Poster Presentation 37th Lorne Cancer Conference 2025

MIOFlo reveals temporal transcriptional relationships across the cancer cell-state landscape (#148)

Alexander Tong* 1 2 3 , Manik Kuchroo* 4 5 , Xingzhi Sun* 1 , Shabarni Gupta 6 , Aarthi Venkat 7 , Dhananjay Bhaskar 1 8 9 , Beatriz P. Perez San Juan 6 , Laura Rangel 6 , Brandon Zhu 10 , John G. Lock 11 , Christine Chaffer 6 12 , Smita Krishnaswamy 1 8
  1. Department of Computer Science, Yale University, New Haven, CT, USA
  2. Department of Computer Science and Operations Research, University of Montreal, Montreal, QC, Canada
  3. Mila – Quebec AI Institute, Montreal, QC, Canada
  4. Department of Neuroscience, Yale University, New Haven, CT, USA
  5. Department of Medicine, Massachusetts General Hospital, Boston, MA, USA
  6. The Garvan Institute of Medical Research, Darlinghurst, NSW, Australia
  7. Computational Biology and Bioinformatics Program, Yale University, New Haven, CT, USA, New Haven, CT, USA
  8. Department of Genetics, Yale University, New Haven, CT, USA
  9. Kavli Institute for Neuroscience, Yale University, New Haven, CT, USA
  10. Yale College, New Haven, CT, USA
  11. Systems Microscopy, University of New South Wales, Sydney, NSW, Australia
  12. St Vincent’s Clinical School, University of New South Wales, Sydney, NSW, Australia

Cell-state plasticity is the underlying mechanism through which cancer cells undergo dynamic, non-genetic changes contributing to their proliferation and metastasis.
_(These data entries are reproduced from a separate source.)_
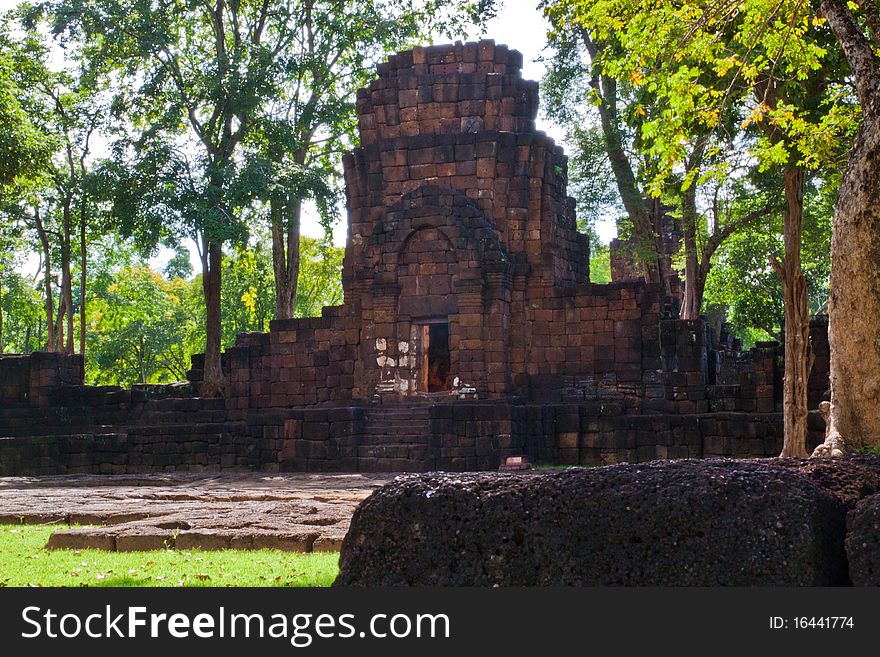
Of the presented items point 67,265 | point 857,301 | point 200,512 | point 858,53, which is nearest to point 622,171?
point 67,265

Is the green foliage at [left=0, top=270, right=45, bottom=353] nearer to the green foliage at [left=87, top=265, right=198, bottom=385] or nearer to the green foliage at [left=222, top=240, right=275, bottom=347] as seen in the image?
the green foliage at [left=87, top=265, right=198, bottom=385]

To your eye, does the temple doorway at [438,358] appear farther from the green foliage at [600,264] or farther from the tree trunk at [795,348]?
the green foliage at [600,264]

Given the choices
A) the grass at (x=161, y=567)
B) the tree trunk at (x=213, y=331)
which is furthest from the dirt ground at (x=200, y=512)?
the tree trunk at (x=213, y=331)

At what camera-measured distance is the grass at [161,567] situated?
6.83 m

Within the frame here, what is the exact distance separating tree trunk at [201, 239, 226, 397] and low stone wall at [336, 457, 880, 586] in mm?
21563

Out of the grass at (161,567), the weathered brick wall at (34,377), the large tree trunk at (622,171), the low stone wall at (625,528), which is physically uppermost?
the large tree trunk at (622,171)

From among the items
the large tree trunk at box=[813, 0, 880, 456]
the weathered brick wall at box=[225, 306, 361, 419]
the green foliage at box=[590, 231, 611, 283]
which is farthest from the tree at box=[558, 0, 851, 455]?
the green foliage at box=[590, 231, 611, 283]

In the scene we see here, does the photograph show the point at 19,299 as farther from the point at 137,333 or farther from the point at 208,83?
the point at 208,83

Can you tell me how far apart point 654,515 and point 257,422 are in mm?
17590

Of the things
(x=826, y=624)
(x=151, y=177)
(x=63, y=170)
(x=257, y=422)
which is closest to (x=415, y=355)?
(x=257, y=422)

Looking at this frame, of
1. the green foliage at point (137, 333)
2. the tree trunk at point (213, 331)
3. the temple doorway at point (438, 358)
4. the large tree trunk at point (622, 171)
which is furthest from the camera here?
the green foliage at point (137, 333)

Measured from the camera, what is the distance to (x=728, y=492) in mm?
4234

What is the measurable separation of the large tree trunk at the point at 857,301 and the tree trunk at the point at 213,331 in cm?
1848

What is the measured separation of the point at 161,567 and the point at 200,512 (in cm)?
312
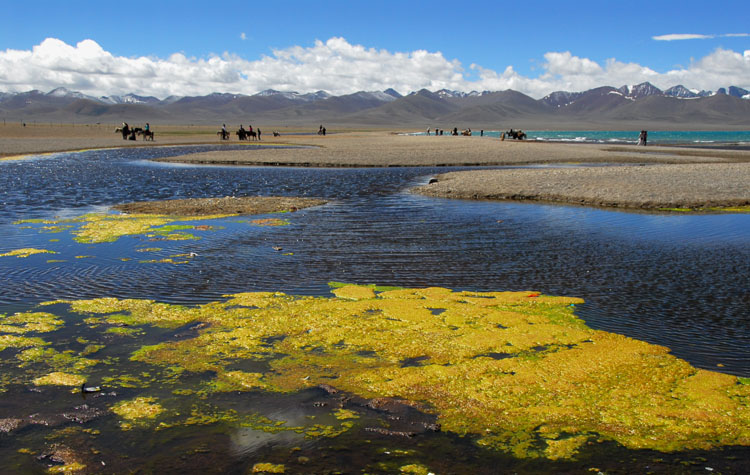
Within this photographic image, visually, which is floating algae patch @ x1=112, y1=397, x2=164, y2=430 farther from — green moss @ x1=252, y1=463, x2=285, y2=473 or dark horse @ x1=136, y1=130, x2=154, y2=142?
dark horse @ x1=136, y1=130, x2=154, y2=142

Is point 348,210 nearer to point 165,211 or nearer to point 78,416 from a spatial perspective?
point 165,211

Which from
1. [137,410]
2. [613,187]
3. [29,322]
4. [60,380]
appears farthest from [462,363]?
[613,187]

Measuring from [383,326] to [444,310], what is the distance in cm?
142

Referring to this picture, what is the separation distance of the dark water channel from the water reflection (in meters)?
0.04

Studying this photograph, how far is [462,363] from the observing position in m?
8.66

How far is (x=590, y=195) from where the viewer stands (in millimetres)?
25266

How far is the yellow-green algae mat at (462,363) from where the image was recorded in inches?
275

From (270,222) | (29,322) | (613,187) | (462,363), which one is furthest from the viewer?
(613,187)

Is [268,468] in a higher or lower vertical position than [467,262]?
lower

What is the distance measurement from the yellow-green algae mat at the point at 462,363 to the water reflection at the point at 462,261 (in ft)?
2.68

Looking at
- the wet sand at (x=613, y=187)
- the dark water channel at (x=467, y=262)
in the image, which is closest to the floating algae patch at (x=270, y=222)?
the dark water channel at (x=467, y=262)

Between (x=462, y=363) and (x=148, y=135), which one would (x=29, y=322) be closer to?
(x=462, y=363)

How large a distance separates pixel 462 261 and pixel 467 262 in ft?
0.47

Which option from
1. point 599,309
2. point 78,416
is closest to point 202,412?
point 78,416
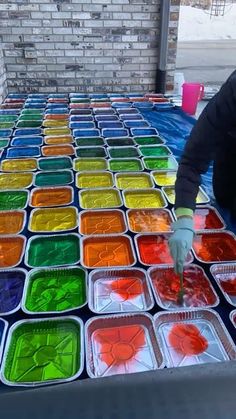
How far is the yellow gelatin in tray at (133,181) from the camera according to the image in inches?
105

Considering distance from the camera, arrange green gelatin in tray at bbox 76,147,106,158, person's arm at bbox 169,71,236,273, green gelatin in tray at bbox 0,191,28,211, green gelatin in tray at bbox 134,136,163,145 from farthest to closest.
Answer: green gelatin in tray at bbox 134,136,163,145 < green gelatin in tray at bbox 76,147,106,158 < green gelatin in tray at bbox 0,191,28,211 < person's arm at bbox 169,71,236,273

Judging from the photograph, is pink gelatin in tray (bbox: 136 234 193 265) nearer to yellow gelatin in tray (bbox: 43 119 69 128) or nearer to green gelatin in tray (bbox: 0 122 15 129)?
yellow gelatin in tray (bbox: 43 119 69 128)

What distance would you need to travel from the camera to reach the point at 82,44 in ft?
16.1

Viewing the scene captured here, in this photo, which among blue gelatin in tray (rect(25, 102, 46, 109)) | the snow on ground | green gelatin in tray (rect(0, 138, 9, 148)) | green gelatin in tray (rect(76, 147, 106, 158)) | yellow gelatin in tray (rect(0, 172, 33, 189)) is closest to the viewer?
yellow gelatin in tray (rect(0, 172, 33, 189))

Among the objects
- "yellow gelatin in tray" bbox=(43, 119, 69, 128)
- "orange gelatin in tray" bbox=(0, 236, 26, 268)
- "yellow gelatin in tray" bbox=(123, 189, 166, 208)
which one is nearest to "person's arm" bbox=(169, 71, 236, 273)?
"yellow gelatin in tray" bbox=(123, 189, 166, 208)

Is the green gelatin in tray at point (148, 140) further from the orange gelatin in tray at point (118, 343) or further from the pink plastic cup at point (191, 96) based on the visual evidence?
the orange gelatin in tray at point (118, 343)

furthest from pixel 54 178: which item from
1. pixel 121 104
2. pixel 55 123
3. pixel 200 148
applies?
pixel 121 104

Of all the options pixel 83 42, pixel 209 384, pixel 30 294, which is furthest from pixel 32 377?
pixel 83 42

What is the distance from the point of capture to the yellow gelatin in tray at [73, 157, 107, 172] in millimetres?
2940

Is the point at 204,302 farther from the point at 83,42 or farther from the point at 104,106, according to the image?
the point at 83,42

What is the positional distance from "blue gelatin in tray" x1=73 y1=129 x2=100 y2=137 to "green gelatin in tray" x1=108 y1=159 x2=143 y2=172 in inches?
26.9

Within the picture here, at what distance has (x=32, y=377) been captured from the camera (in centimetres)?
134

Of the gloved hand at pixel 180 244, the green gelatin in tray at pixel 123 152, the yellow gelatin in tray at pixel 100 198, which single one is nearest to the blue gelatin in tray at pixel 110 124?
the green gelatin in tray at pixel 123 152

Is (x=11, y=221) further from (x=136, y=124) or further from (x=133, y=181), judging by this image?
(x=136, y=124)
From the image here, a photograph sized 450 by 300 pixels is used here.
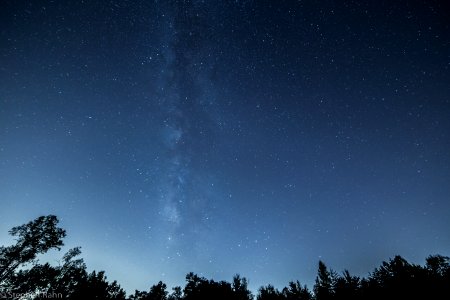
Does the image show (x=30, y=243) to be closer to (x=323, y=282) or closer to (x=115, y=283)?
(x=115, y=283)

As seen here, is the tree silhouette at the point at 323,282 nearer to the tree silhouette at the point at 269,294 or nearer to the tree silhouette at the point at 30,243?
the tree silhouette at the point at 269,294

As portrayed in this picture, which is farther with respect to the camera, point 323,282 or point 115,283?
point 323,282

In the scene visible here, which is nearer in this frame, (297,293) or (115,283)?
(115,283)

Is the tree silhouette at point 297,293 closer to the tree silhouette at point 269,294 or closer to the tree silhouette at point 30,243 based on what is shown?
the tree silhouette at point 269,294

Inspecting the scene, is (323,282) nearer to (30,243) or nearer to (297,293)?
(297,293)

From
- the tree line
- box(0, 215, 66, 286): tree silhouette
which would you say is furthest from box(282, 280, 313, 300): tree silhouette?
box(0, 215, 66, 286): tree silhouette

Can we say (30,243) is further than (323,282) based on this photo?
No

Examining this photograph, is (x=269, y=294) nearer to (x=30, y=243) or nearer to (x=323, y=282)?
(x=323, y=282)

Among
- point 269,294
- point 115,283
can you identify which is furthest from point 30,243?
point 269,294

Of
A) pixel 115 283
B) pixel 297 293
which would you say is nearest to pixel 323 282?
pixel 297 293

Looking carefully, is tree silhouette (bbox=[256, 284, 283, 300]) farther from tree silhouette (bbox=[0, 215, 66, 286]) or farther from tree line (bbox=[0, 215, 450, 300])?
tree silhouette (bbox=[0, 215, 66, 286])

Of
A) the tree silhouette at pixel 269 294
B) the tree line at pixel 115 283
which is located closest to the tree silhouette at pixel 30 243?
the tree line at pixel 115 283

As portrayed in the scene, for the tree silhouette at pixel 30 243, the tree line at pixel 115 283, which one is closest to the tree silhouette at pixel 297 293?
the tree line at pixel 115 283

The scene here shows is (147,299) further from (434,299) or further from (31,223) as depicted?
(434,299)
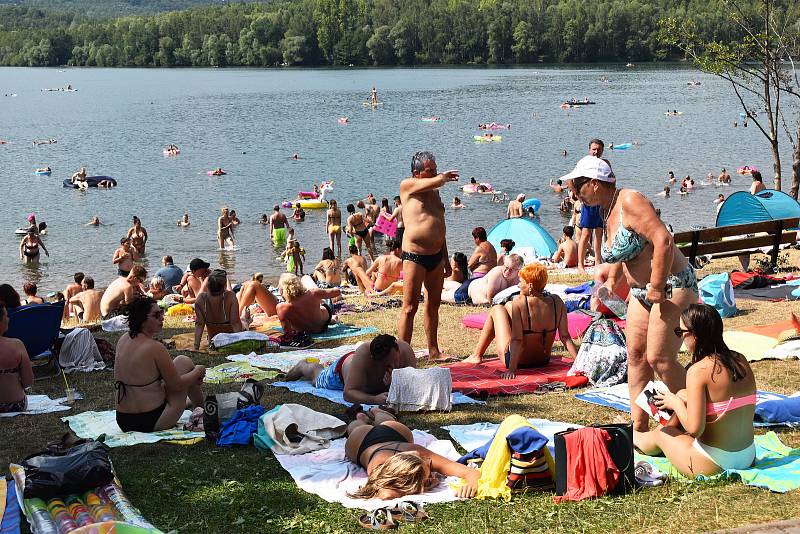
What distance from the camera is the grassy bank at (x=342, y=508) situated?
4.45m

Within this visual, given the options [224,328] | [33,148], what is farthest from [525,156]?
[224,328]

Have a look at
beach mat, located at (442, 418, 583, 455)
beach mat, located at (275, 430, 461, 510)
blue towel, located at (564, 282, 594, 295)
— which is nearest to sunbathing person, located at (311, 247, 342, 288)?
blue towel, located at (564, 282, 594, 295)

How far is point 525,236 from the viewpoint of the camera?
18.4m

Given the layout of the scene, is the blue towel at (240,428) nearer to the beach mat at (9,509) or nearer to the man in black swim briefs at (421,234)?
the beach mat at (9,509)

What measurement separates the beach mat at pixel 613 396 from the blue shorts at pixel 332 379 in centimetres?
188

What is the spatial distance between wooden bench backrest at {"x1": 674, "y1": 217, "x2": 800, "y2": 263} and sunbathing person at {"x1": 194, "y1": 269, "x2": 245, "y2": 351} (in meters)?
5.60

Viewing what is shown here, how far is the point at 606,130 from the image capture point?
5253 centimetres

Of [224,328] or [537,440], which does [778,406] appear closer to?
[537,440]

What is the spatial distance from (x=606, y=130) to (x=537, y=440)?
49.4 metres

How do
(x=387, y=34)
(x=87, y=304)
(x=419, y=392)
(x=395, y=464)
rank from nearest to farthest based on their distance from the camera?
(x=395, y=464)
(x=419, y=392)
(x=87, y=304)
(x=387, y=34)

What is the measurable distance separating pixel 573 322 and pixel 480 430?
3645mm

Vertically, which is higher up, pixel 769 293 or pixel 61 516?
pixel 61 516

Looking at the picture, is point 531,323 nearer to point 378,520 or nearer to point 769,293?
point 378,520

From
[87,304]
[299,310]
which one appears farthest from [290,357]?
[87,304]
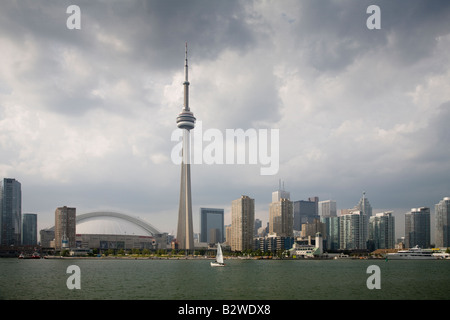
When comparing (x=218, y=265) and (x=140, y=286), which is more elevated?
(x=140, y=286)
Cancer cells can be thought to exist within a spectrum of phenotypic states connected by trajectories defining dynamic transitions within a cancer cell-state landscape. At one end of this spectrum, are the metastasis-seeding cancer stem cells (CSCs) with invasive mesenchymal properties critical to tumour initiation and therapy resistance. Non-CSCs generated through differentiation of CSCs are progeny cells with epithelial properties sitting on the other end of this spectrum. The dynamic cell-state transitions between these extremes are regulated by intrinsic programs such as the epithelial-to-mesenchymal transition (EMT) and the reverse mesenchymal-to-epithelial transition (MET). This study aims to define the dynamic transitions that drive CSCs into a chemotherapy-sensitive non-CSC-like state through the MET program in the cancer cell-state landscape.

We developed a neural ODE network called MIOFlow that learns continuous dynamics from static transcriptomic data and applied it to time-lapsed single-cell expression measurements from an in-vitro triple-negative breast cancer MET differentiation system. This led to the identification of core transcriptional factors associated with the emergence of the epithelial trajectory (non-CSC state). We constructed a gene regulatory network to sketch the transcriptional circuitry underlying the MET. The regulatory effect of one gene, the estrogen-related receptor alpha (ESRRA) was validated using orthogonal approaches including RNAi, western blotting, and immunofluorescence. Indeed, the knockdown of ESRRA increased epithelial cell state marker CDH1 (E-cadherin) expression. The downregulation of ESRRA within tumorsphere was validated temporally, together with the concomitant downregulation of mesenchymal cell-state marker ZEB1 and upregulation of CDH1. Furthermore, inhibition of ESRRA in triple-negative breast cancer cells prevented metastatic seeding in lungs via in vivo tail vein injections.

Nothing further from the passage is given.